Costumi d’Italia. Una carovana di rovinatimalinconici lungo le strade anonime e polverose della fertile provincia.

 Si chiama «Compagnia Extra» la nuova collana che Quodlibet - editore severo e ricercato, amato per i suoi ponderosi tomi di filosofia - ha affidato, a sorpresa, a due mattocchi come Ermanno Cavazzoni e Jean Talon. Il bianco delle loro copertine si smalta di fresco, si spruzza di colori infantili: già a prenderli in mano, questi libretti, mettono allegria. Dopo un classico non-libro di Federico Fellini (il mai realizzato Viaggio di G. Mastorna) e il divertentissimo zibaldino del filosofo da camera modenese Ugo Cornia (Sulle tristezze e i ragionamenti), è la volta dello sciamano della Compagnia, Gianni Celati.
Davvero un «extra», lui: che, toccata la soglia dei settant'anni, resta il più «irregolare» dei nostri scrittori. Intanto perché se ne sta altrove, in giro. Ed è forse proprio la distanza (messa ormai vent'anni fa, tra sé e un' Italia che non gli piace) a dargli un tono straniato e stupefatto. Erudito com'è di tutte le tradizioni occidentali, potrebbe fare il Grande Autore Internazionale: uno di quegli Scrittori Sheraton che non la smettono mai di ammonirci Dove Stiamo Andando. Invece eccolo qui, tirare fuori dal sacco questa manciata di raccontini che non vanno proprio da nessuna parte. E che, sotto una sigla ironicamente leopardiana, disegnano un'Italia piccola piccola, da pensioncina vistamare (altro che Sheraton!), di quelle dove però le tagliatelle le fanno come si deve.

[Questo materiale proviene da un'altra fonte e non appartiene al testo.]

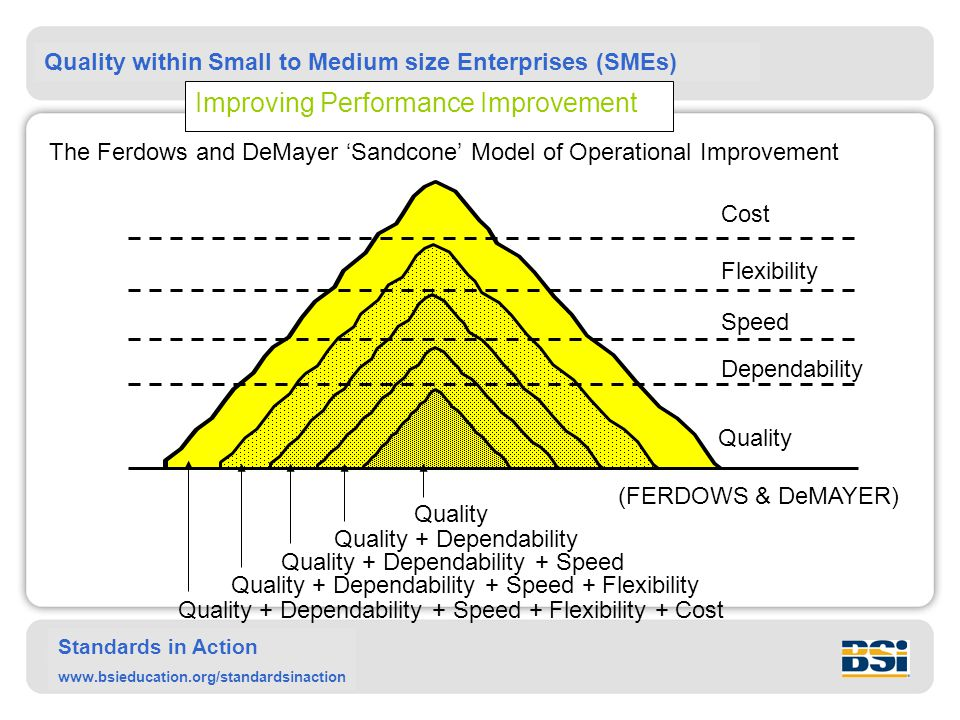 Quality within Small to Medium size Enterprises (SMEs) Standards in Action www.bsieducation.org/standardsinaction Quality Dependability Speed Flexibility Cost Quality Quality + Dependability Quality + Dependability + Speed Quality + Dependability + Speed + Flexibility Quality + Dependability + Speed + Flexibility + Cost (FERDOWS & DeMAYER) Improving Performance Improvement The Ferdows and DeMayer 'Sandcone' Model of Operational Improvement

Sostiene Celati che la migliore narrativa sia quella di provincia. E lavora a ricostruire il corpus di uno dei suoi maestri più grandi e dimenticati, Antonio Delfini. L'Italia di questi Costumi un po' lo ricorda, Delfini: se non nella scrittura nell'ambientazione, soprattutto nello sguardo. Sono personaggi strambi e senza prospettive, taciturni o strologanti a vuoto; si trascinano in una città innominata, gretta e bottegaia, che farebbe volentieri a meno di loro. Si chiamino Fregatti, Pucci o Zoffi, come il malinconico e lunare «eroe moderno» di nessun eroismo, sono tutti personaggi «fuori squadra», sempre a «pascolare» per strade anonime e polverose, accendendosi di voglie per una morona dalla scollatura generosa, accarezzando progetti uno più strampalato dell'altro, fantasticando altre vite o altri mondi come Cornelia: che sceglie di «darsi assente» come il Bartleby di Melville. Molti finiscono i loro giorni di «rovinati melanconici», inutili a tutti, in sanatorio o in manicomio. E chi racconta è uno di loro, figlio di un impiegato ribelle con una passionaccia per i libri, il «signor Celati ». S'inseguono, a tratti s'incontrano e subito si discostano, senza progetto e senza costrutto: «tutto un fluttuare di gente che andava e veniva» in una grande casualità motoria che scivola sulla calma superficie del nulla (giustamente Paolo Mauri, su Repubblica, ha richiamato il modello ariostesco).
Sono storie che vengono da lontano. Chi le narra esita, sbanda, ci si mostra nell'atto di farle «venire su da una palude di cose dimenticate, portando a galla posti e persone che devono esserci stati da qualche parte sotto il cielo». Difficile dire quando le abbia scritte. Per certi versi l'umanità che ci mostrano è quella bruegheliana, tarantolata dal sesso e altri «spasimi del corpo matto», di romanzi come La banda dei sospiri (negli Anni Settanta, quando Celati descriveva la famiglia «come uno spettacolo di varietà» e parlava di un «racconto comune» che «nasce dalla casualità e dalla ripetitività quotidiana»). Ma lo sfumare nella nebbia di questi sbandati come sonnambuli, il loro perdersi nell'«inconsistente», nel «niente di niente di tutti i pensieri che non corrispondono a niente, nel vuoto del tempo infinito dove tutto si perde nel niente», ricorda invece la maniera di libri più recenti, come Narratori delle pianure o Cinema naturale. Forse provengono dal lungo e misterioso «silenzio» osservato da Celati a cavallo dell'80: quando uno sbandato era lui per primo. Certo è che - allora come oggi - è lui il più bravo a chiedersi, a chiederci «se è proprio questa la vita. Oppure è tutto un errore, solo dei lampi, brividi, non si sa».